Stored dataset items
-- begin --
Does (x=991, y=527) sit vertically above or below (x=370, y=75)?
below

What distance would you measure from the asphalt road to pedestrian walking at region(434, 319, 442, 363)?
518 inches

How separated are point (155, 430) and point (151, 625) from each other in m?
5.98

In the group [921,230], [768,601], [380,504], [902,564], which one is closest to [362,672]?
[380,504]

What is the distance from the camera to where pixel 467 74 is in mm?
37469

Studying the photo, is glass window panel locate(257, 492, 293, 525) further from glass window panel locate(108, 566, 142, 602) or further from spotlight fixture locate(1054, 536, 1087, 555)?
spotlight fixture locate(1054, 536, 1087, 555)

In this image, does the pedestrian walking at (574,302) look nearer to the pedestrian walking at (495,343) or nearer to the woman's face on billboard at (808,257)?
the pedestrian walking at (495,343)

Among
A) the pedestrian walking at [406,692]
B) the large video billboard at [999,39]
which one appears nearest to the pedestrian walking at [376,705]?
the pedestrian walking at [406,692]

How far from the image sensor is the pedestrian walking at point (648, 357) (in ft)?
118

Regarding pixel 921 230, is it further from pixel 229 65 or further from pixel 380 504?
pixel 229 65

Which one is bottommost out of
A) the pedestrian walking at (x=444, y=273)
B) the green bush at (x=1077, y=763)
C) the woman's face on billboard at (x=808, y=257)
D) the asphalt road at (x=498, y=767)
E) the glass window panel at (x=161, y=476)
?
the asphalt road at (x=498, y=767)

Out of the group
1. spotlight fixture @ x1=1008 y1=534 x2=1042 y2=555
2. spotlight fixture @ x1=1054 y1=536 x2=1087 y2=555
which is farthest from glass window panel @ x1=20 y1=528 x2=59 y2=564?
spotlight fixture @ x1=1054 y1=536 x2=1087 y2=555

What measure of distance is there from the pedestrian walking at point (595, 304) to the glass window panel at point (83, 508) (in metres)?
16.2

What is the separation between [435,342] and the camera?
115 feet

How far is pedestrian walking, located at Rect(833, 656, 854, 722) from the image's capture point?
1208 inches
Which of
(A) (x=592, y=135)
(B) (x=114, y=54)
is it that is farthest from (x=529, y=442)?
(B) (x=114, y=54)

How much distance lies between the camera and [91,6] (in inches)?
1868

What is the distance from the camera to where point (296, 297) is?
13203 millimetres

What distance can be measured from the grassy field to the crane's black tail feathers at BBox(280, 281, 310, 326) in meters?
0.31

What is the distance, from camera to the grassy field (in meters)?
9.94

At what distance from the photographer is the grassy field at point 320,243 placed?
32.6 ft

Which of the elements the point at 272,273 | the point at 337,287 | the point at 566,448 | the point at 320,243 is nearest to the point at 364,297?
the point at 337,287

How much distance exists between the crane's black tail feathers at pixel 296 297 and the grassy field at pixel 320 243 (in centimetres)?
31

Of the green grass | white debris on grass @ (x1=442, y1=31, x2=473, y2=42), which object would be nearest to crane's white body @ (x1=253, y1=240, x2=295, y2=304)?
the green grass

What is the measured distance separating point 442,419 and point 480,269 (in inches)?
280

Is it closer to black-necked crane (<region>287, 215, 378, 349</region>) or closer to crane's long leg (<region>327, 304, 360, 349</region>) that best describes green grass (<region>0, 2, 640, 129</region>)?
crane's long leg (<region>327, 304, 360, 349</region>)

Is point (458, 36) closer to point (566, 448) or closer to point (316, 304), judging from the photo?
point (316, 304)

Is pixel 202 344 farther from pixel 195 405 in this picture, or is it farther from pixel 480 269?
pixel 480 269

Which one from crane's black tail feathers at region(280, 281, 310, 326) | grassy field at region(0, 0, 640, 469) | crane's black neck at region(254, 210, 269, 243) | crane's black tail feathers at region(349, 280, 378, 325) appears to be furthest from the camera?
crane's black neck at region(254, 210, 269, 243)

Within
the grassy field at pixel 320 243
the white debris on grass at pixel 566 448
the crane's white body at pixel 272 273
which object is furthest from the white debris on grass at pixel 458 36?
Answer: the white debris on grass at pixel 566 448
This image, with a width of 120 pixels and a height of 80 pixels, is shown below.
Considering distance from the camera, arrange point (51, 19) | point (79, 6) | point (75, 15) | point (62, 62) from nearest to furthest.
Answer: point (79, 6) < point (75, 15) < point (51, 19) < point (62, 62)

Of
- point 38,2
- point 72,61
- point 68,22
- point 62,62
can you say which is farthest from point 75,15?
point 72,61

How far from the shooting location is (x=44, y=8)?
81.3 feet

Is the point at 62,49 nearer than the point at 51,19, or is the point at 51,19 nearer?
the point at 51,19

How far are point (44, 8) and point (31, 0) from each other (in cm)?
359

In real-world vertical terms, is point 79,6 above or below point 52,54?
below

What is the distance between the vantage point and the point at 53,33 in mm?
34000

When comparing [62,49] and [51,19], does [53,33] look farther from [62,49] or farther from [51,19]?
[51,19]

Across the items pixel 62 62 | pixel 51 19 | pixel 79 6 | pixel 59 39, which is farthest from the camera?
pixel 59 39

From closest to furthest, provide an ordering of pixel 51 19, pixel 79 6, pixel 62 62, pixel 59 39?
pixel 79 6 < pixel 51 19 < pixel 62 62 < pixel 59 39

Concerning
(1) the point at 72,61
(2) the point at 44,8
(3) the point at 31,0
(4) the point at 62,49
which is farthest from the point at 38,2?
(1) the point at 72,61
-- end --
#### TASK OBJECTIVE
Give back the lines of the listing from the one with "How far are" through the end, both included, exactly as written and with nothing added.

#### THE REPLY
How far are point (44, 8) and point (31, 0) from each other (in cm)?
359

In real-world vertical terms, is point 79,6 above or below point 52,54?
below

What is the distance between the vantage point and the point at 53,33 in mm?
34000

When comparing [62,49] and [51,19], does [53,33] look farther from [62,49] or farther from [51,19]?
[51,19]

Across the items pixel 62 62 | pixel 51 19 | pixel 79 6 | pixel 59 39, which is farthest from the camera?
pixel 59 39

From closest to furthest, provide an ordering of pixel 51 19, pixel 79 6, pixel 62 62, pixel 59 39?
pixel 79 6 < pixel 51 19 < pixel 62 62 < pixel 59 39

Concerning
(1) the point at 72,61
(2) the point at 44,8
(3) the point at 31,0
(4) the point at 62,49
which is farthest from the point at 38,2?
(1) the point at 72,61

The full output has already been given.